Typically, pathogens fall into one of the following four categories:

  • Viruses: These microscopic infectious agents require a living host to replicate and thrive. Viruses accomplish this by entering the human body and invading a cell where they copy themselves and then spread to other cells. Examples of viruses range from mild illnesses like the common cold and stomach flu to human immunodeficiency virus (HIV) and hepatitis C.
  • Bacteria: Many bacteria do not cause disease and therefore are not pathogens. But some are. These microscopic organisms usually appear in shape as rods, spirals, or spheres.
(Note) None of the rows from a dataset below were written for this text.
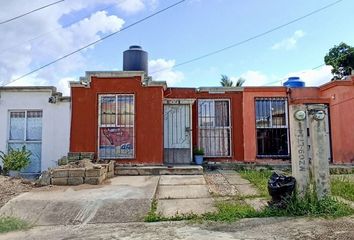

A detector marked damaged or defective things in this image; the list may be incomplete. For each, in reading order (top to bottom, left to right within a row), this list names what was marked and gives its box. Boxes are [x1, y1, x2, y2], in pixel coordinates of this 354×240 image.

rusty metal gate [164, 103, 192, 165]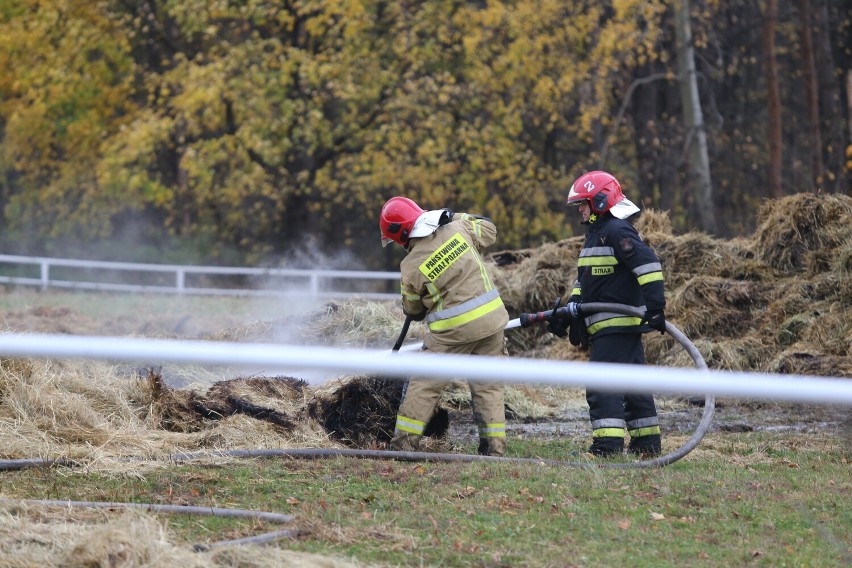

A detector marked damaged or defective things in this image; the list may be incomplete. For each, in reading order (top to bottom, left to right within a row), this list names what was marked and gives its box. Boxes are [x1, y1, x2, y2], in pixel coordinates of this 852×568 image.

burnt hay pile [0, 193, 848, 464]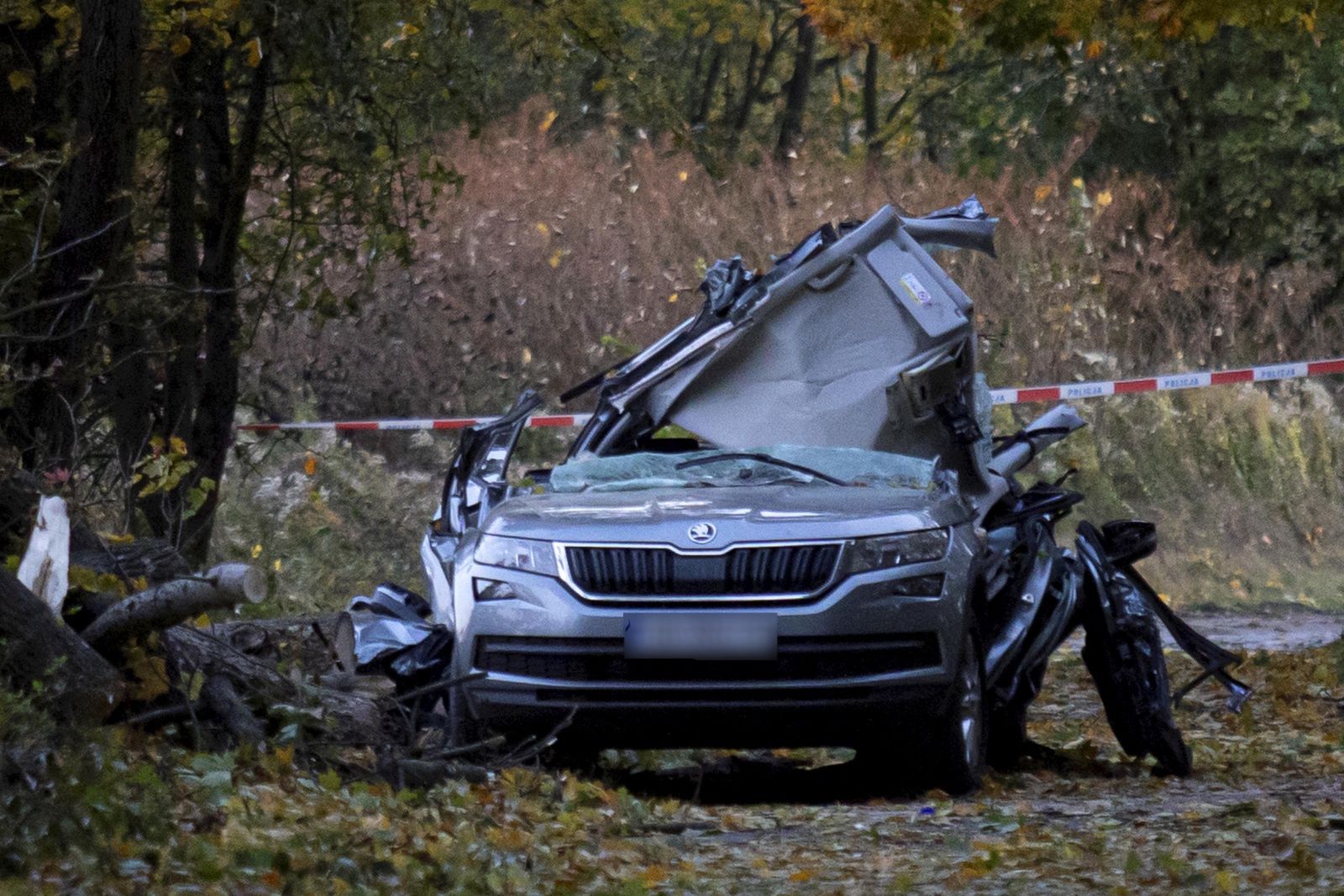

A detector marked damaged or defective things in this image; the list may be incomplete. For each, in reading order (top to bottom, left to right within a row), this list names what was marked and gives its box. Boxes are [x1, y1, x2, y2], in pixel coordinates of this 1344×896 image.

broken car hood [484, 480, 968, 544]
shattered windshield [551, 443, 941, 494]
destroyed silver car [349, 197, 1250, 789]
Bacteria are usually larger in size than viruses. Examples of bacterial infections include strep throat, meningitis, and food poisoning.

People are more susceptible to a bacterial infection after their immune system has already been weakened due to a virus.

  • Fungi: Yeast, mold, and mushrooms are all types of fungi that can cause disease in humans. Fungi are eukaryotes, meaning their cells contain a nucleus along with other components that are enclosed within membranes. This means that it is harder to kill them and most medications available are less effective than, for example, antibiotics while also causing more side effects to the person taking them. Examples of fungal infections include ringworm, histoplasmosis, and vaginal yeast infections.
  • Parasites: These organisms inhabit a host and gets energy (food) from that host, often causing illness in the process. The three main types of parasites that cause human disease are protozoa, helminths, and ectoparasites. Examples of parasites causing human illness are tapeworm (which causes digestive illness), ticks (which cause Lyme disease), and plasmodium (which causes malaria).

Defending Against Pathogens

Modern day medicine has many ways of combating pathogens such as vaccines, antibiotics, and fungicides, but the human body is also equipped with many mechanisms to defend against pathogens and the illnesses they cause. For example, the immune system and the different types of cells it produces (leukocytes, neutrophils, and antibodies) that are able to fight off pathogens.

In addition, some of the signs of illness such as sneezing and coughing, are actually the body's attempt to expel pathogens from the body. In fact, fevers, while thought of as a symptom of illness, are actually the body's way of elevating its temperature to a level uninhabitable by some pathogens. It is a reactive defense mechanism that can help kill pathogens and restore health.